Uterine Artery Embolization for Pedunculated Subserosal Leiomyomas: Evidence of Safety and Efficacy
- Authors
- Kim, Yong Seek; Han, Kichang; Kim, Man-Deuk; Kim, Gyoung Min; Kwon, Joon Ho; Lee, Junhyung; Choi, Woosun; Won, Jong Yun; Lee, Do Yun
- Issue Date
- Apr-2018
- Publisher
- ELSEVIER SCIENCE INC
- Citation
- JOURNAL OF VASCULAR AND INTERVENTIONAL RADIOLOGY, v.29, no.4, pp 497 - 501
- Pages
- 5
- Journal Title
- JOURNAL OF VASCULAR AND INTERVENTIONAL RADIOLOGY
- Volume
- 29
- Number
- 4
- Start Page
- 497
- End Page
- 501
- URI
- https://scholarworks.bwise.kr/cau/handle/2019.sw.cau/71767
- DOI
- 10.1016/j.jvir.2017.11.022
- ISSN
- 1051-0443
1535-7732
- Abstract
- Purpose: To evaluate safety and efficacy of uterine artery embolization (UAE) for pedunculated subserosal (PS) leiomyomas. Materials and Methods: Of 1,069 patients who underwent UAE for symptomatic leiomyomas or adenomyosis from 2007 to 2016, 55 patients (mean age 40.3 y +/- 4.8) with 66 PS leiomyomas (mean diameter 6.61 cm +/- 2.04) were enrolled.
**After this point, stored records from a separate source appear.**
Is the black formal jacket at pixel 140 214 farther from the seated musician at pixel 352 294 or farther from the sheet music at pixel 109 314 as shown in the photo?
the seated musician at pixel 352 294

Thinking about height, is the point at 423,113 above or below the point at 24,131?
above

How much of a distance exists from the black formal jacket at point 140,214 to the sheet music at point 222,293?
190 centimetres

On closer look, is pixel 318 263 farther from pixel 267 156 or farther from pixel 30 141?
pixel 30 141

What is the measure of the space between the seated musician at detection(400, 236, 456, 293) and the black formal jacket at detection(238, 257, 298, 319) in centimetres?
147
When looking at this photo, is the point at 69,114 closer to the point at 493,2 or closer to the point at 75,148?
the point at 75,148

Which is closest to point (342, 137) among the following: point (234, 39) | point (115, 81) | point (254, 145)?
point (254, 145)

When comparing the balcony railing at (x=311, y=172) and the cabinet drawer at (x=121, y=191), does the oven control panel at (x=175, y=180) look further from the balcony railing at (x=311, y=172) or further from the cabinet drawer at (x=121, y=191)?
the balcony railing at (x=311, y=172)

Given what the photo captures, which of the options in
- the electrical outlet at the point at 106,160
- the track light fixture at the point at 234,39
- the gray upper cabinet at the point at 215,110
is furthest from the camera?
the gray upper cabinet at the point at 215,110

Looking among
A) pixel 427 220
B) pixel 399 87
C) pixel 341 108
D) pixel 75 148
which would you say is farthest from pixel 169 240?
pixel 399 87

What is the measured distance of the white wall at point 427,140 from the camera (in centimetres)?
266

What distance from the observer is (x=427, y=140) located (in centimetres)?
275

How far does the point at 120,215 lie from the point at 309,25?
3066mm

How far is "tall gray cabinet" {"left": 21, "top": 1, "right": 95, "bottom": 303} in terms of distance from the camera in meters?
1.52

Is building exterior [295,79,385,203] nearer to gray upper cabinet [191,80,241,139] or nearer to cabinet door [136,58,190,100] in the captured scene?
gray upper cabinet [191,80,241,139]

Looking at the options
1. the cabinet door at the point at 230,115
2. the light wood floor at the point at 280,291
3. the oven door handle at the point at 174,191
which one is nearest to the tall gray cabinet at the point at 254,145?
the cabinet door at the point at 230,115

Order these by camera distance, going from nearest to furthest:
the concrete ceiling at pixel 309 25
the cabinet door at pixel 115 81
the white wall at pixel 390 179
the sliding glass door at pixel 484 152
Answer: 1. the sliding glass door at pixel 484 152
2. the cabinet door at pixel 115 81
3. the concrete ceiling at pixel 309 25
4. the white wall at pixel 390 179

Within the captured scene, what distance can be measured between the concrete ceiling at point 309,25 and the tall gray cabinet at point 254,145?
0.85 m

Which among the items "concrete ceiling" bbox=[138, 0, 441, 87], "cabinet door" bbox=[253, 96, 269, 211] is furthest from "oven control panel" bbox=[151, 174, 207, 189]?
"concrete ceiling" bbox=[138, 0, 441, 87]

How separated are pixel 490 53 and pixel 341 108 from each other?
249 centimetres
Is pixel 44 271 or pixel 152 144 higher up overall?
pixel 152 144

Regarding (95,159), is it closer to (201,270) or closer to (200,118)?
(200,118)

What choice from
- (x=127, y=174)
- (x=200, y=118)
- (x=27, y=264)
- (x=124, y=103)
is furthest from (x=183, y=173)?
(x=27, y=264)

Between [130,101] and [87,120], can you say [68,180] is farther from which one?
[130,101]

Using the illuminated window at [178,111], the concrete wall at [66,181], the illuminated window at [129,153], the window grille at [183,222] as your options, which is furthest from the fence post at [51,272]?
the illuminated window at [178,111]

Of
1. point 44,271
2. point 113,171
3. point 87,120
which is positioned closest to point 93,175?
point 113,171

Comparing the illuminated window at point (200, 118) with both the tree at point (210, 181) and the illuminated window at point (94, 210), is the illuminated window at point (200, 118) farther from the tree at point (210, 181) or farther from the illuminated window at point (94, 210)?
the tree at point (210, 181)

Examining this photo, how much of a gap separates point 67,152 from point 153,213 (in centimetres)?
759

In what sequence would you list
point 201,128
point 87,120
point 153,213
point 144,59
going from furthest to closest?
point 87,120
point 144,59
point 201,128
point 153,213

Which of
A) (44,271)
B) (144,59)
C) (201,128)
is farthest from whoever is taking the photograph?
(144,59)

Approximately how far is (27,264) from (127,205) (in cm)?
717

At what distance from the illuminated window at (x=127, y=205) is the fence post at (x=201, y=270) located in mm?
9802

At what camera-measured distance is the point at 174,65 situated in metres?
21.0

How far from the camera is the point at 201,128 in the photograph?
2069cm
Each PS leiomyoma was categorized into 1 of 2 groups: high-risk PS leiomyoma (stalk diameter < 25% of diameter of leiomyoma) and low-risk PS leiomyoma (stalk diameter 25%-50% of diameter of leiomyoma). MR imaging was performed 3 months after UAE. Rates of infarction and volume reduction were compared between PS leiomyomas and non-PS dominant leiomyomas and between high-risk and low-risk PS leiomyomas. Complications related to PS leiomyomas were assessed. Results: At a median follow-up of 96 days (range, 36-348 d) after UAE, none of the patients (0%) had complications related to PS leiomyomas, even among high-risk cases. Mean volume reductions of 38.2% and 38.4% were achieved for PS leiomyomas and non-PS dominant leiomyomas, respectively (P = .953). There were 3 (5.5%) minor adverse events, but none were related to PS leiomyoma. There was no significant difference in volume reduction and infarction rates between low-risk and high-risk PS leiomyomas. Conclusions: UAE is safe and effective in patients with PS leiomyomas even for high-risk cases (stalk diameter < 25% of diameter of leiomyoma). PS leiomyoma should not be considered a contraindication for UAE.